[Input records start]

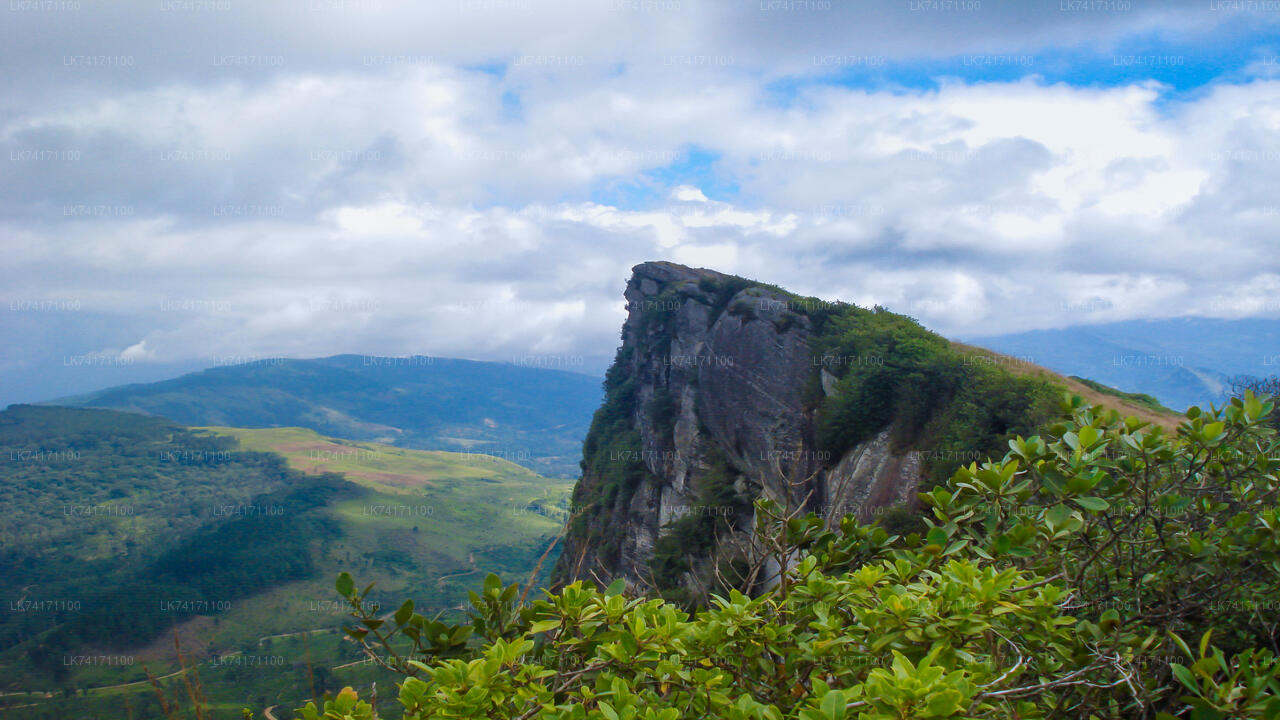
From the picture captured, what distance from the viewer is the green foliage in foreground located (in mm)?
2646

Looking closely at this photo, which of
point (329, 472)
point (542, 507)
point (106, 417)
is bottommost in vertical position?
point (542, 507)

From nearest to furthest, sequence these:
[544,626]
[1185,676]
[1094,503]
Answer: [1185,676]
[544,626]
[1094,503]

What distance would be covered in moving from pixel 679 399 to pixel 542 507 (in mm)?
158758

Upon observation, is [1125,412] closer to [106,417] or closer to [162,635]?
[162,635]

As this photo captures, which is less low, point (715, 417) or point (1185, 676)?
point (1185, 676)

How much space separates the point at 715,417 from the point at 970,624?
120 ft

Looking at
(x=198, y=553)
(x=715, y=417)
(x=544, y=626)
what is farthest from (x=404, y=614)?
(x=198, y=553)

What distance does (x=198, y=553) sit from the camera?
395 ft

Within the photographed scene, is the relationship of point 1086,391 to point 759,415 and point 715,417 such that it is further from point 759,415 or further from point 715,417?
point 715,417

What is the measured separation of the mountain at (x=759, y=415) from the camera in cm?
2031

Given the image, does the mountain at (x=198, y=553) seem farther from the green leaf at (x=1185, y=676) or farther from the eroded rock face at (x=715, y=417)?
the green leaf at (x=1185, y=676)

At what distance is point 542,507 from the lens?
196250 mm

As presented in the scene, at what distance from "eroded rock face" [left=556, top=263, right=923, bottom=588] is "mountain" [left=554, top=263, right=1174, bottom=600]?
110 millimetres

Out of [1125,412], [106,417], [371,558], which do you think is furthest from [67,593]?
[1125,412]
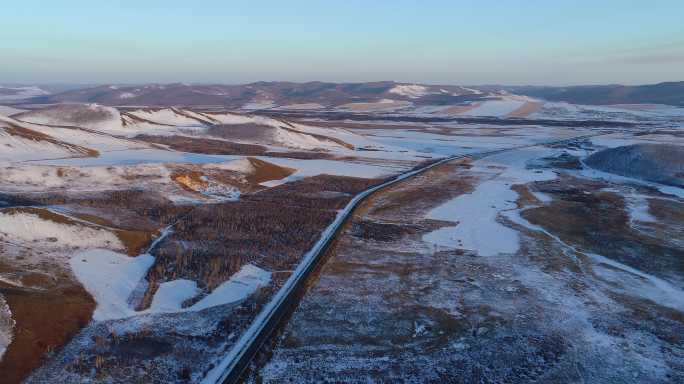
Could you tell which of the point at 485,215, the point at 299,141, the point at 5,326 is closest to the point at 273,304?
the point at 5,326

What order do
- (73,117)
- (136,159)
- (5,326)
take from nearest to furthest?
(5,326), (136,159), (73,117)

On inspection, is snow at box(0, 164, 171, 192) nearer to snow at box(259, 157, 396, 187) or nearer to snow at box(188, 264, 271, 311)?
snow at box(259, 157, 396, 187)

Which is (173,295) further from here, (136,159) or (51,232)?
(136,159)

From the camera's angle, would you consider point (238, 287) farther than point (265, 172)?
No

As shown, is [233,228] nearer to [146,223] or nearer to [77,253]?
[146,223]

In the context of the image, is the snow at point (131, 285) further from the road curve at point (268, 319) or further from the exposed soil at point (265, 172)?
the exposed soil at point (265, 172)

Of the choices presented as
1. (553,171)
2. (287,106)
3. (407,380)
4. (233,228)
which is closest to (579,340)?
(407,380)
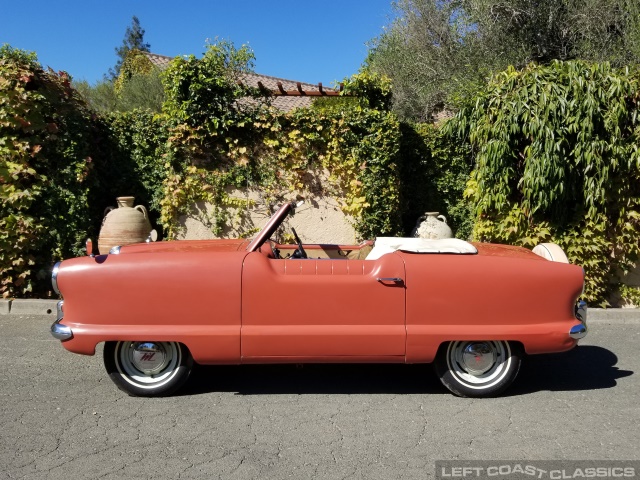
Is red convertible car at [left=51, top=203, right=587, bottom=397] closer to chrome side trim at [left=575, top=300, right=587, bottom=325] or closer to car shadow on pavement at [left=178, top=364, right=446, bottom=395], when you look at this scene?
chrome side trim at [left=575, top=300, right=587, bottom=325]

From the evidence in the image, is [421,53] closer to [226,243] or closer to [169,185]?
[169,185]

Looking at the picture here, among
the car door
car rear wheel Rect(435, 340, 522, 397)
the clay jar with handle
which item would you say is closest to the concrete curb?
the clay jar with handle

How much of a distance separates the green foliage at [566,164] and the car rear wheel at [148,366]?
4.82 meters

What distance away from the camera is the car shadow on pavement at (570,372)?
4915 mm

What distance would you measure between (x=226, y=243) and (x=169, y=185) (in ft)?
13.2

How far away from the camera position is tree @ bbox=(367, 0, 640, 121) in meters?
12.0

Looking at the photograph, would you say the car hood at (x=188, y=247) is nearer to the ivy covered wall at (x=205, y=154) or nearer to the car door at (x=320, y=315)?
the car door at (x=320, y=315)

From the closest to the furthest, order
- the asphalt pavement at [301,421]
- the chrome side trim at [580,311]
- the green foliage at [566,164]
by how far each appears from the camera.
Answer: the asphalt pavement at [301,421]
the chrome side trim at [580,311]
the green foliage at [566,164]

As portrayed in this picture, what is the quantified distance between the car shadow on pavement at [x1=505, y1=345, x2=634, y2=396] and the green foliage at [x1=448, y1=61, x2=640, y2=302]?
80.4 inches

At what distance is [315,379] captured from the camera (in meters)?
5.04

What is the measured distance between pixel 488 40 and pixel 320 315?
1069cm

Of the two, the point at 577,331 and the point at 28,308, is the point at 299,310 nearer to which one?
the point at 577,331

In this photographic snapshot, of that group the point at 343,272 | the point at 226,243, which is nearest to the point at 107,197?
the point at 226,243

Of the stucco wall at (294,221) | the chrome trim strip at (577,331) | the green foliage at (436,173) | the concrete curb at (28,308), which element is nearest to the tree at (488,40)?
the green foliage at (436,173)
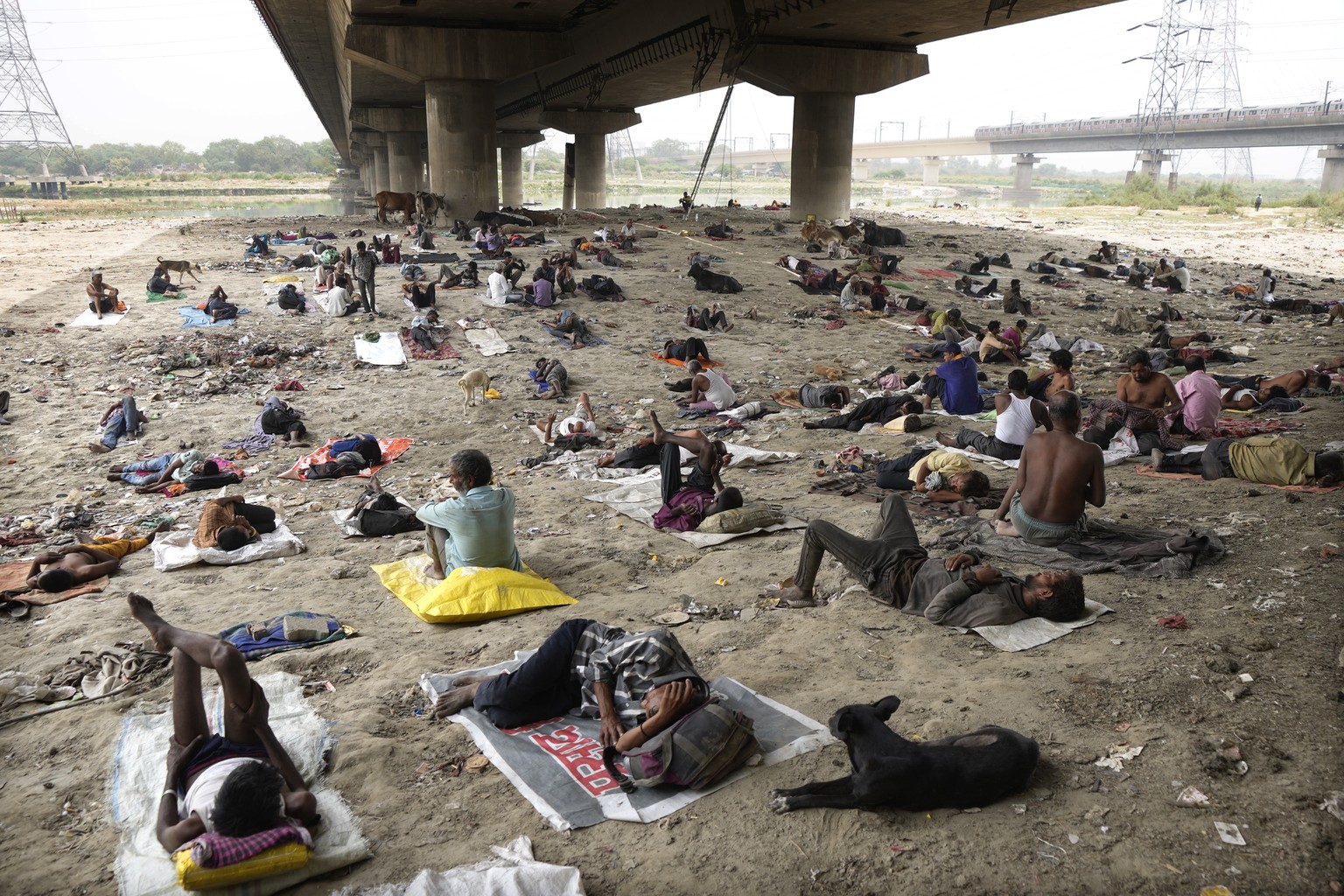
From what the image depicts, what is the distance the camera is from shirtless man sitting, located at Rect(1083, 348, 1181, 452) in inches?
320

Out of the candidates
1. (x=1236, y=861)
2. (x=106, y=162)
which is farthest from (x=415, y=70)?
(x=106, y=162)

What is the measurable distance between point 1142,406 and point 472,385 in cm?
729

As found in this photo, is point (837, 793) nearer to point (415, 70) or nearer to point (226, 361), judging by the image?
point (226, 361)

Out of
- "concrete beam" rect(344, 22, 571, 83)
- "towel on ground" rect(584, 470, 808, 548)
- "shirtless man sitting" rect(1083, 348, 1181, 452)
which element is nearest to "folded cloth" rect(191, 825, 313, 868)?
"towel on ground" rect(584, 470, 808, 548)

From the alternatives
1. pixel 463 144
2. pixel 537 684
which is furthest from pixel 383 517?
pixel 463 144

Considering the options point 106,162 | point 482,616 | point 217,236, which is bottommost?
point 482,616

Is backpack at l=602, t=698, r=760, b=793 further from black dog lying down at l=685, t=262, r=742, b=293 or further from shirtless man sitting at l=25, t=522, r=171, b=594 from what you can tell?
black dog lying down at l=685, t=262, r=742, b=293

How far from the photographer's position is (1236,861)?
112 inches

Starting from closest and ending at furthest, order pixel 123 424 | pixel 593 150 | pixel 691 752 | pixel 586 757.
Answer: pixel 691 752
pixel 586 757
pixel 123 424
pixel 593 150

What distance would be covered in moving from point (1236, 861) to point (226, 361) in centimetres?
1302

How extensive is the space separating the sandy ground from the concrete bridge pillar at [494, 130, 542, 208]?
42.7m

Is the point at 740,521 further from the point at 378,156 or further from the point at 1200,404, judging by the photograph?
the point at 378,156

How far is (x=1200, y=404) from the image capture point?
27.2ft

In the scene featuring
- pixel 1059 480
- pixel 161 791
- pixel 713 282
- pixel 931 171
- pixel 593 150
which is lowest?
pixel 161 791
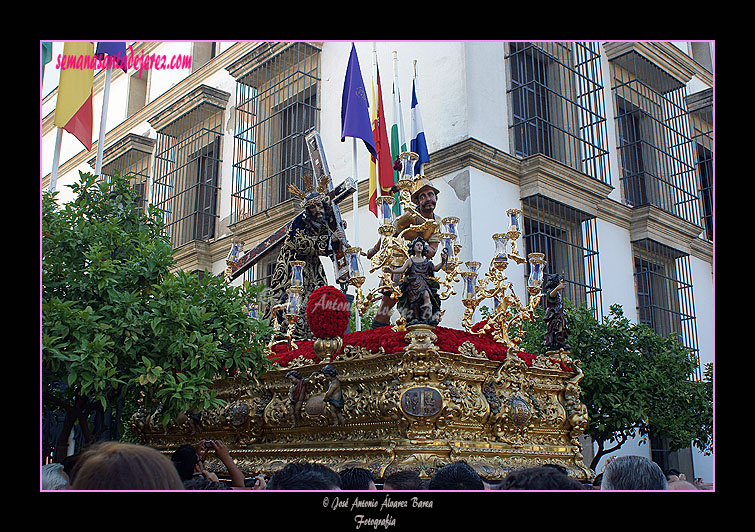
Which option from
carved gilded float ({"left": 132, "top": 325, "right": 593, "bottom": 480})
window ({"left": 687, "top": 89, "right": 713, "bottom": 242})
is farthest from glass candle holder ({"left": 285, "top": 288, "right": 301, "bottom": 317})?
window ({"left": 687, "top": 89, "right": 713, "bottom": 242})

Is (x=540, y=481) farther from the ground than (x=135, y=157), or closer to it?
closer to it

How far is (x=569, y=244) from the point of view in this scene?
13.7 metres

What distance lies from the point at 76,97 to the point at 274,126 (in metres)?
8.19

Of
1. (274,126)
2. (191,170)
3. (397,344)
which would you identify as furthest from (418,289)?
(191,170)

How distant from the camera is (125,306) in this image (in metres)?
5.91

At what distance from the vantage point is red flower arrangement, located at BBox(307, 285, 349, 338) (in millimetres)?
6779

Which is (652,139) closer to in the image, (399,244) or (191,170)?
(399,244)

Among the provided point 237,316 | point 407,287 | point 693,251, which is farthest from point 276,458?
point 693,251

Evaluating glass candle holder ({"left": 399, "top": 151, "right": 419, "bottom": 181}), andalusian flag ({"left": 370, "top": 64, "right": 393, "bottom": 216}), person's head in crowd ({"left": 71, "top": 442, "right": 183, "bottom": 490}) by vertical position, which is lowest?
person's head in crowd ({"left": 71, "top": 442, "right": 183, "bottom": 490})

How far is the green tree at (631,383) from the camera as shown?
33.6 feet

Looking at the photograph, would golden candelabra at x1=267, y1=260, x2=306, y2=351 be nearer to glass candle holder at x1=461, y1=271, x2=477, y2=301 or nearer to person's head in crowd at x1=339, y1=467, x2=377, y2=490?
glass candle holder at x1=461, y1=271, x2=477, y2=301

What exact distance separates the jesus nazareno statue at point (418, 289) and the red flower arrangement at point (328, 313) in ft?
1.95

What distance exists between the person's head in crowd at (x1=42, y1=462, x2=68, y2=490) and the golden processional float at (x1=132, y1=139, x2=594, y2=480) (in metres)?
2.55

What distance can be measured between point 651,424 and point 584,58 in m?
9.02
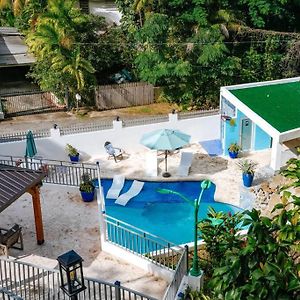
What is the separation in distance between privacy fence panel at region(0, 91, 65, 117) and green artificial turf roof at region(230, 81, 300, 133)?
11.6 meters

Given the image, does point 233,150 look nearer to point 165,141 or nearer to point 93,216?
point 165,141

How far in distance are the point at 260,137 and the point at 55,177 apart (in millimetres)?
9674

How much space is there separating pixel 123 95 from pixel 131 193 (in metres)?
10.7

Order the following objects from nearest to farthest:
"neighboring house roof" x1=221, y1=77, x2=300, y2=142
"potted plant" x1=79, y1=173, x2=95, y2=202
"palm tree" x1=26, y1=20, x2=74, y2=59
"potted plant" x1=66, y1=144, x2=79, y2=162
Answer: "potted plant" x1=79, y1=173, x2=95, y2=202, "neighboring house roof" x1=221, y1=77, x2=300, y2=142, "potted plant" x1=66, y1=144, x2=79, y2=162, "palm tree" x1=26, y1=20, x2=74, y2=59

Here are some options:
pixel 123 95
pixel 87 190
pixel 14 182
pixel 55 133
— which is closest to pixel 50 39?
pixel 123 95

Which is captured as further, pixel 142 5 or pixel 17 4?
pixel 17 4

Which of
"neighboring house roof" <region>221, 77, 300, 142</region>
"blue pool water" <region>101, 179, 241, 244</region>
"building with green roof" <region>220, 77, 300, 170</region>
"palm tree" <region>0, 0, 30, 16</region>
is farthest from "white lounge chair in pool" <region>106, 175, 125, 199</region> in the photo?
"palm tree" <region>0, 0, 30, 16</region>

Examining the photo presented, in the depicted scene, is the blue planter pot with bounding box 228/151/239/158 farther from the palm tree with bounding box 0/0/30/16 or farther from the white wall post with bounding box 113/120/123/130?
the palm tree with bounding box 0/0/30/16

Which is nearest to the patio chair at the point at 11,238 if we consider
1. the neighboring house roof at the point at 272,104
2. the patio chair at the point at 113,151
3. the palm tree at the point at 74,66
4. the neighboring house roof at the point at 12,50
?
the patio chair at the point at 113,151

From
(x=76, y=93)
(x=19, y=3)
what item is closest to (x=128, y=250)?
(x=76, y=93)

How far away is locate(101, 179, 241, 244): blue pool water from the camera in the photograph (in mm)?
18078

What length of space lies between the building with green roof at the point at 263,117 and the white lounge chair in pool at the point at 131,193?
4.89 m

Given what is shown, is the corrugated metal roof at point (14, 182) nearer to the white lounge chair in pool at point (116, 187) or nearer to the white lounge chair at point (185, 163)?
the white lounge chair in pool at point (116, 187)

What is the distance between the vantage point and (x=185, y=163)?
70.8 ft
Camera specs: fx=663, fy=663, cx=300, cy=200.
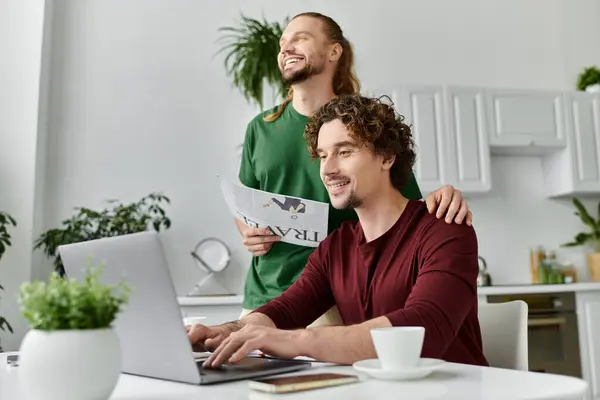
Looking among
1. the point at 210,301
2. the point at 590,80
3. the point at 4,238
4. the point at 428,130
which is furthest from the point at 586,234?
the point at 4,238

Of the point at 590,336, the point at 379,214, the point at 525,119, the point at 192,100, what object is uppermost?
the point at 192,100

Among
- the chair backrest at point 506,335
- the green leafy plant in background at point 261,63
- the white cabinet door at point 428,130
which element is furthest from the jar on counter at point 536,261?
Answer: the chair backrest at point 506,335

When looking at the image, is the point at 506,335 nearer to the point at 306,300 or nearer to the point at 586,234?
the point at 306,300

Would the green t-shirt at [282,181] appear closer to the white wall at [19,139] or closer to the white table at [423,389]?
the white table at [423,389]

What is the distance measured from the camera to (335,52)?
2.03 meters

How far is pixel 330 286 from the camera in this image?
159cm

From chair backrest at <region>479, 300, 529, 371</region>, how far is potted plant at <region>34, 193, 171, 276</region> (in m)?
2.13

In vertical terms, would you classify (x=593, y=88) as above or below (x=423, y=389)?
above

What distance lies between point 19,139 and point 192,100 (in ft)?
3.32

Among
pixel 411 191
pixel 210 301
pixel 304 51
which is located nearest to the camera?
pixel 411 191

[Input records end]

**Given task:** Rewrite the part of the entries that opens with the line containing "In vertical terms, would" and runs through the end of the entries, replacing "camera" with "lens" and changing nothing else.

**Solution to this task:**
In vertical terms, would you classify (x=593, y=88) as above or below (x=423, y=389)?
above

What distance lies between point 19,139 and point 192,100 (in ft)?
3.32

Among
pixel 411 191
pixel 210 301
pixel 304 51
which is located nearest to the lens?
pixel 411 191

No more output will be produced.